Applying bagging to the training set results in a test set MSE of 0.2309, which is lower than the MSE from the boosting (or shrinkage) approach, which is 0.2479. This means that bagging performs better on this test set, as it produces more accurate predictions with less error compared to boosting. In simple terms, bagging reduces the prediction error more effectively in this case.

PROBLEM 2 (SUPPORT VECTOR MACHINE)

We have seen that we can fit an SVM with a non-linear kernel in order to perform classification using a non-linear decision boundary. We will now see that we can also obtain a non-linear decision boundary by performing logistic regression using non-linear transformations of the features. ## a.Generate a data set with n = 500 and p = 2, such that the observations belong to two classes with a quadratic decision boundary between them. For instance, you can do this as follows:

set.seed(290923)
train <- data.frame(
  x1 = runif(500) - 0.5,
  x2 = runif(500) - 0.5
)
train$y <- factor(as.numeric((train$x1^2 - train$x2^2 > 0)))

b. Plot the observations, colored according to their class labels. Your plot should display X1 on the x-axis, and X2 on the y-axis.

library(ggplot2)
## Warning: package 'ggplot2' was built under R version 4.3.3
## 
## Attaching package: 'ggplot2'
## The following object is masked from 'package:randomForest':
## 
##     margin
p <- ggplot(train, aes(x = x1, y = x2, color = y)) + 
  geom_point(size = 2)
p

c. Fit a logistic regression model to the data, using X1 and X2 as predictors.

fit1 <- glm(y ~ ., data = train, family = "binomial")

d. Apply this model to the training data in order to obtain a predicted class label for each training observation. Plot the observations, colored according to the predicted class labels. The decision boundary should be linear.

plot_model <- function(fit) {
  if (inherits(fit, "svm")) {
    train$p <- predict(fit)
  } else {
    train$p <- factor(as.numeric(predict(fit) > 0))
  }
  ggplot(train, aes(x = x1, y = x2, color = p)) + 
    geom_point(size = 2)
}

plot_model(fit1)

e. Now fit a logistic regression model to the data using non-linear functions of X1 and X2 as predictors.

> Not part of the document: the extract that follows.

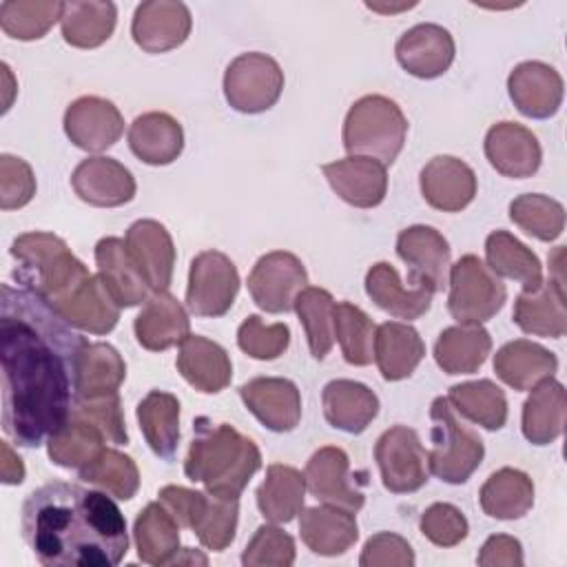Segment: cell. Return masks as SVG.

fit2 <- glm(y ~ poly(x1, 2) + poly(x2, 2), data = train, family = "binomial")
## Warning: glm.fit: algorithm did not converge
## Warning: glm.fit: fitted probabilities numerically 0 or 1 occurred

f. Apply this model to the training data in order to obtain a predicted class label for each training observation. Plot the observations, colored according to the predicted class labels. The decision boundary should be obviously non-linear. If it is not, then repeat (a)-(e) until you come up with an example in which the predicted class labels are obviously non-linear.

plot_model(fit2)

g. it a support vector classifier to the data with X1 and X2 as predictors. Obtain a class prediction for each training observation. Plot the observations, colored according to the predicted class labels.

library(e1071)
## Warning: package 'e1071' was built under R version 4.3.3
fit3 <- svm(y ~ x1 + x2, data = train, kernel = "linear")
plot_model(fit3)

h. Fit a SVM using a non-linear kernel to the data. Obtain a class prediction for each training observation. Plot the observations, colored according to the predicted class labels.

fit4 <- svm(y ~ x1 + x2, data = train, kernel = "polynomial", degree = 2)
plot_model(fit4)

## i. Comment on your results.

cat("When simulating data with a quadratic decision boundary, both a logistic regression model with quadratic transformations of the variables and an SVM model with a quadratic kernel provide significantly better and similar fits compared to standard linear methods.")
## When simulating data with a quadratic decision boundary, both a logistic regression model with quadratic transformations of the variables and an SVM model with a quadratic kernel provide significantly better and similar fits compared to standard linear methods.